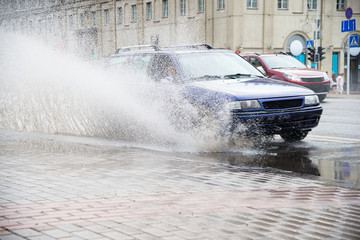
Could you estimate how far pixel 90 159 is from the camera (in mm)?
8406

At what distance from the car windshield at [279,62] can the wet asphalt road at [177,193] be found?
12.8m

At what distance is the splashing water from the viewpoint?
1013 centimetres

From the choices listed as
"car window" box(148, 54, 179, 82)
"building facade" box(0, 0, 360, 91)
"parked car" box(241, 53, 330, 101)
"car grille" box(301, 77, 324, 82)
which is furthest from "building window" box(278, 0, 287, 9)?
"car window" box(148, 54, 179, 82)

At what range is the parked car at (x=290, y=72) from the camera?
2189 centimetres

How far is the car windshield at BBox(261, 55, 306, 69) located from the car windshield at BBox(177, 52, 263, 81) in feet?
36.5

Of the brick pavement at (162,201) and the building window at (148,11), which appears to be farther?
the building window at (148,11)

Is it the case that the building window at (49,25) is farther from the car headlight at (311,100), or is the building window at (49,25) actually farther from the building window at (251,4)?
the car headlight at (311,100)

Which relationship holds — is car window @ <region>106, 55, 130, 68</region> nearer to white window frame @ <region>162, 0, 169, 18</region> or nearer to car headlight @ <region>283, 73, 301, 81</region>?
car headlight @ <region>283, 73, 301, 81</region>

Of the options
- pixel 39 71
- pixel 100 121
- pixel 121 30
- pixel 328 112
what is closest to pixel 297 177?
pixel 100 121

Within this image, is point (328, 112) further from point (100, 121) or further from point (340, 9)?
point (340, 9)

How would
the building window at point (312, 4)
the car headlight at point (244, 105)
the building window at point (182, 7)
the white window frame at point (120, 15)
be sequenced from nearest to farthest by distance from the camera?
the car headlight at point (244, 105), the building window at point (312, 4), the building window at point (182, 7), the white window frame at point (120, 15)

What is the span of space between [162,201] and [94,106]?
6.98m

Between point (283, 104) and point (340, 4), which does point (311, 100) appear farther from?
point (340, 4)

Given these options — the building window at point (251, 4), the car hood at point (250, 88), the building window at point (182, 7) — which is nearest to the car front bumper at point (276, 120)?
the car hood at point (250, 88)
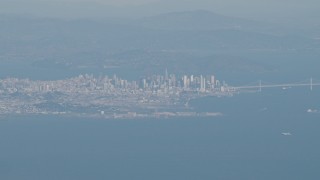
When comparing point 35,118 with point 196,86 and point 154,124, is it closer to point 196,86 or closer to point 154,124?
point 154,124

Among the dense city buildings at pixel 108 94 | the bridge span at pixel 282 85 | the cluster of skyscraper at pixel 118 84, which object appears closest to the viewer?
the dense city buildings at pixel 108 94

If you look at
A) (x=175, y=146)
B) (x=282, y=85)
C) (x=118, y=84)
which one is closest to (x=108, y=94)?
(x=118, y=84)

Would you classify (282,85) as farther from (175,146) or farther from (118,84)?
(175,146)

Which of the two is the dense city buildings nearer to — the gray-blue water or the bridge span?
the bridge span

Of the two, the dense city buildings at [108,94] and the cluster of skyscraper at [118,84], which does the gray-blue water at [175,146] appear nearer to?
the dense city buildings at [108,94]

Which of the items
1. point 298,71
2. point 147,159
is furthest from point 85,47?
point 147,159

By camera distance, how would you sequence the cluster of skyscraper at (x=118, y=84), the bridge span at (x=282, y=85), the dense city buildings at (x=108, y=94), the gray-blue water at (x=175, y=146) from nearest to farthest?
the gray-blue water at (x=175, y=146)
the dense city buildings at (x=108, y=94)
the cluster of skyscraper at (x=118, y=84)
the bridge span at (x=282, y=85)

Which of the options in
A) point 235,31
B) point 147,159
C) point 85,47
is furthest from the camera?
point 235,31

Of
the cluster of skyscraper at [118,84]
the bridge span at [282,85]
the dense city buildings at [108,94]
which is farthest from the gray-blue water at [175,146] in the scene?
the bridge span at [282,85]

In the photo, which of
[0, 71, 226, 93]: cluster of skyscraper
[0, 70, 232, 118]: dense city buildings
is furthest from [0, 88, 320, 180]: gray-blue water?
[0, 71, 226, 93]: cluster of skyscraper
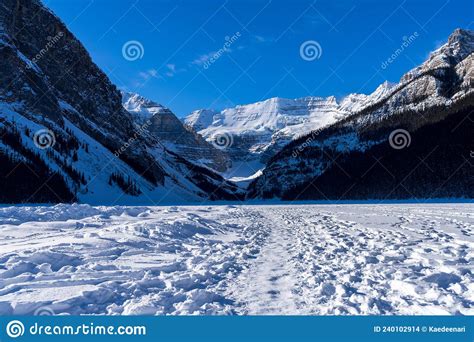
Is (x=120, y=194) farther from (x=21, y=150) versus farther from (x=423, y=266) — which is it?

### EXERCISE DETAILS:
Convert every one of the records above into a JSON list of strings, one string per line, omitting blank lines and the pictures.

### SOLUTION TO THIS EXERCISE:
[
  "Could you estimate how far pixel 90 159 is from the camera (in mm)?",
  "8406",
  "At what distance from the car windshield at [279,62] can the wet asphalt road at [177,193] be found?",
  "12.8m",
  "At what distance is the splashing water from the viewpoint?",
  "1013 centimetres",
  "From the choices listed as",
  "\"car window\" box(148, 54, 179, 82)",
  "\"building facade\" box(0, 0, 360, 91)",
  "\"parked car\" box(241, 53, 330, 101)",
  "\"car grille\" box(301, 77, 324, 82)",
  "which is furthest from \"building window\" box(278, 0, 287, 9)?",
  "\"car window\" box(148, 54, 179, 82)",
  "At what range is the parked car at (x=290, y=72) from the camera?",
  "2189 centimetres",
  "How far is the car windshield at BBox(261, 55, 306, 69) located from the car windshield at BBox(177, 52, 263, 81) in feet?",
  "36.5",
  "Of the brick pavement at (162,201) and the building window at (148,11), which appears to be farther?",
  "the building window at (148,11)",
  "Is it the case that the building window at (49,25) is farther from the car headlight at (311,100), or is the building window at (49,25) actually farther from the building window at (251,4)?",
  "the car headlight at (311,100)",
  "Which relationship holds — is car window @ <region>106, 55, 130, 68</region> nearer to white window frame @ <region>162, 0, 169, 18</region> or nearer to car headlight @ <region>283, 73, 301, 81</region>?",
  "car headlight @ <region>283, 73, 301, 81</region>",
  "Of the options",
  "- pixel 39 71",
  "- pixel 100 121",
  "- pixel 121 30",
  "- pixel 328 112",
  "what is closest to pixel 297 177?",
  "pixel 100 121",
  "Within this image, is point (328, 112) further from point (100, 121) or further from point (340, 9)?",
  "point (340, 9)",
  "How would",
  "the building window at point (312, 4)",
  "the car headlight at point (244, 105)",
  "the building window at point (182, 7)",
  "the white window frame at point (120, 15)",
  "be sequenced from nearest to farthest by distance from the camera?",
  "the car headlight at point (244, 105), the building window at point (312, 4), the building window at point (182, 7), the white window frame at point (120, 15)",
  "What is the span of space between [162,201] and [94,106]?",
  "6.98m",
  "Between point (283, 104) and point (340, 4), which does point (311, 100) appear farther from?",
  "point (340, 4)",
  "Given these options — the building window at point (251, 4), the car hood at point (250, 88), the building window at point (182, 7) — which is nearest to the car front bumper at point (276, 120)?",
  "the car hood at point (250, 88)",
  "When comparing point 35,118 with point 196,86 and point 154,124, is it closer to point 196,86 or closer to point 154,124?",
  "point 154,124",
  "Among the dense city buildings at pixel 108 94 | the bridge span at pixel 282 85 | the cluster of skyscraper at pixel 118 84, which object appears closest to the viewer?",
  "the dense city buildings at pixel 108 94",
  "If you look at",
  "A) (x=175, y=146)",
  "B) (x=282, y=85)",
  "C) (x=118, y=84)",
  "which one is closest to (x=108, y=94)?",
  "(x=118, y=84)",
  "Would you classify (282,85) as farther from (175,146) or farther from (118,84)?",
  "(175,146)",
  "Which of the two is the dense city buildings nearer to — the gray-blue water or the bridge span?",
  "the bridge span",
  "Of the two, the dense city buildings at [108,94] and the cluster of skyscraper at [118,84], which does the gray-blue water at [175,146] appear nearer to?",
  "the dense city buildings at [108,94]",
  "Which of the items",
  "1. point 298,71",
  "2. point 147,159",
  "is furthest from point 85,47?",
  "point 147,159",
  "By camera distance, how would you sequence the cluster of skyscraper at (x=118, y=84), the bridge span at (x=282, y=85), the dense city buildings at (x=108, y=94), the gray-blue water at (x=175, y=146) from nearest to farthest?",
  "the gray-blue water at (x=175, y=146)",
  "the dense city buildings at (x=108, y=94)",
  "the cluster of skyscraper at (x=118, y=84)",
  "the bridge span at (x=282, y=85)",
  "Which of the options in",
  "A) point 235,31",
  "B) point 147,159",
  "C) point 85,47",
  "is furthest from the camera?",
  "point 235,31",
  "Of",
  "the cluster of skyscraper at [118,84]",
  "the bridge span at [282,85]",
  "the dense city buildings at [108,94]",
  "which is farthest from the gray-blue water at [175,146] in the scene?",
  "the bridge span at [282,85]",
  "In the photo, which of",
  "[0, 71, 226, 93]: cluster of skyscraper",
  "[0, 70, 232, 118]: dense city buildings",
  "is furthest from [0, 88, 320, 180]: gray-blue water?",
  "[0, 71, 226, 93]: cluster of skyscraper",
  "Is (x=120, y=194) farther from (x=21, y=150) versus farther from (x=423, y=266) — which is it?"
]